O sonho de ter uma família, a alegria de tê-la encontrado, a convivência, novas adaptações, um mundo novo também realizando o desejo de um casal; de ter um filho. Porém, de forma surpreendente, numa reviravolta inesperada, os pretensos adotantes quatro meses após o pedido de conclusão do processo de adoção, decidiram ‘devolver’ a criança, um menino, à instituição onde vivia na cidade de Arapiraca, levando o Ministério Público de Alagoas (MPAL), por meio da 7ª Promotoria de Justiça da Comarca, a ofertar denúncia contra os mesmos, por ação ordinária com obrigação de fazer, pedindo que o casal fosse compelido a pagar, por danos morais, em favor do menor, uma indenização no valor de R$ 10.000,00. O que foi acatado pelo juiz Anderson Santos dos Passos.
Além do desrespeito e dos traumas emocionais desencadeados com a desistência da adoção, o menino, que já tinha se adaptado à escola privada onde estudava desde que foi morar com a família adotiva, teve que deixar a unidade de ensino, visto a matrícula ter sido cancelada, o que evidentemente geraria novos prejuízos.
Assim, também, nos autos, o entendimento do Ministério Público, representado pela promotora de Justiça Viviane Farias, assinante da denúncia, além do pagamento da indenização, o casal deveria manter a criança matriculada na escola particular até o ano letivo.
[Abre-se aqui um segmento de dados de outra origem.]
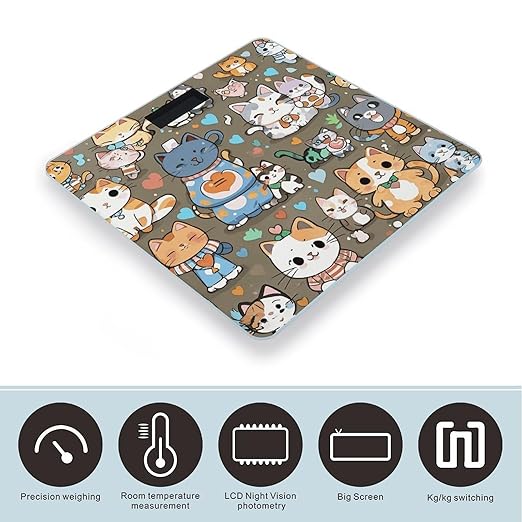 Lovely Cartoon Cats Bathroom Scale for Body Weight LCD Display Digital Bathroom Scale Tempered Glass Bathroom Weight Scales Fashion Smart Scales for Home Bedroom 400 Lb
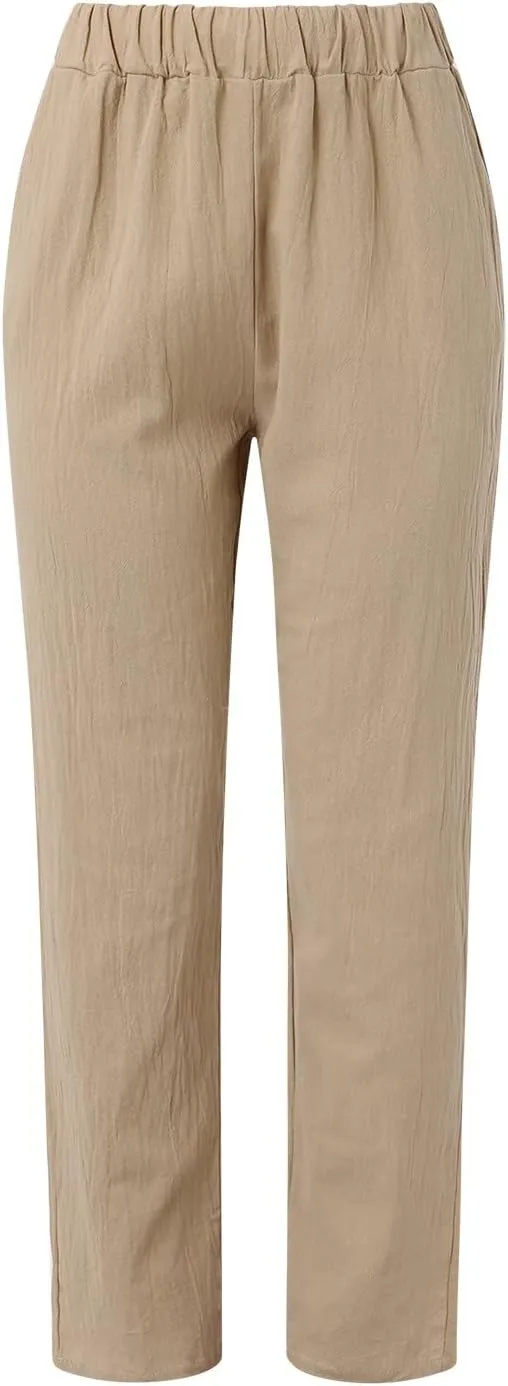 Women High Waisted Wide Leg Pants Fashion Drawstring Elastic Trousers Comfy Straight Leg Long Pants with Pockets
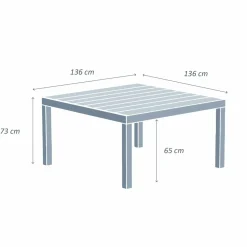 Table de jardin carrée aluminium 8 places (136 x 136 cm) Murano Gris anthracite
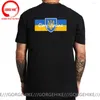 Camisetas Masculinas Slava Ucrânia Militar Exército Brasão Homens T-Shirt Manga Curta Casual Algodão Decote em O Verão Emblema Ucraniano Logotipo Bandeira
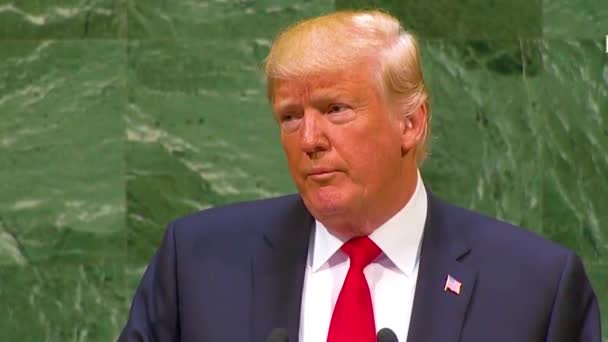 2018 도널드 트럼프 대통령 뉴욕에서 총회에서 연설하고 김정은을 정책의 성공을 — 비디오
O que também foi decidido pelo magistrado.
“É um caso consternante, pois a criança que finalmente achou ter encontrado uma família, e que não escondia a emoção de ter sido escolhida, que vibrava com a oportunidade de viver em um meio diferente onde pudesse ter acesso e usufruir de coisas boas, entre elas uma educação de qualidade, depois de todos os trâmites, inclusive de depoimentos dos pretensos pais adotivos afirmando que tê-lo como filho era a realização de um sonho, o menino foi rejeitado e lavado de volta à instituição onde era abrigado como se fosse um objeto descartável. Então, o Ministério Público, em respeito a essa criança e em defesa da sua dignidade, ajuizou a ação. Temos convicção de que esse retrocesso deixará marcas negativas na vida dela que, a partir de então, poderá ficar com receio e não acreditar em outras pessoas que aparecerem afirmando que querem adotá-lo”, enfatiza a promotora.
O caso
A criança vivia na instituição e o casal, com pretensão de constituir uma família e se colocar na lista para adoção, visitando o local, teria demonstrado interesse por ela. Diante disso, fora autorizado que o casal, mediante supervisão da Equipe Técnica do abrigo, pudesse visitar o infante, inclusive participar de momentos de lazer com ele nos finais de semana.
Em meados de abril de 2023, após a realização de um estudo social foi comprovado que o casal estaria apto a adoção e sugerido que o processo de adoção fosse concluído em favor dos requeridos. Ainda no mesmo mês, dia 27 de abril de 2023 foi realizada uma audiência, ocasião em que o menor foi ouvido pelo Juízo e externou, perante a equipe do abrigo, o desejo de ser adotado. Em ato contínuo, a guarda provisória do infante foi deferida ao casal.
O casal passou a informar que o menino estava bem adaptado e que a relação entre eles estava sendo muito tranquila e afetuosa. Que a criança estava sendo bem cuidada, recebendo afeto e carinho, que havia sido matriculado em escola particular, sendo assistida em todos seus direitos. O que fora confirmado por estudo social realizado em 14 de agosto de 2023, detalhando que o casal e a criança estavam felizes em família.
“E de forma surpreendente, poucos dias após, o casal mudou de ideia rompendo a relação afetiva, causando aflição e deixando a criança frustrada, pois foi revitimizada sofrendo um segundo abandono, configurando agressão aos direitos básicos da personalidade. A criança, depois de retornar ao abrigo, fugiu com a esperança de que pudessem se sensibilizar e aceitá-lo de volta, mas não logrou êxito, e isso é inaceitável. Pois estamos tratando de um ser humano que, apesar de ainda em formação, já provou o peso da vulnerabilidade”, ressalta a promotora Viviane Farias.
“E, como já reiterado, ainda que inexista vedação legal para que os futuros pais desistam da adoção quando estiverem com a guarda da criança, é imperioso a configuração da responsabilidade civil como uma responsabilidade extracontratual subjetiva direta, sendo um vínculo obrigacional em decorrência de ato ilícito, pois a devolução pode causar danos irreparáveis a criança ou adolescente por constituir um novo abandono, enquadrando-se na previsão de ato ilícito do artigo 186 do Código Civil”, preconiza ação.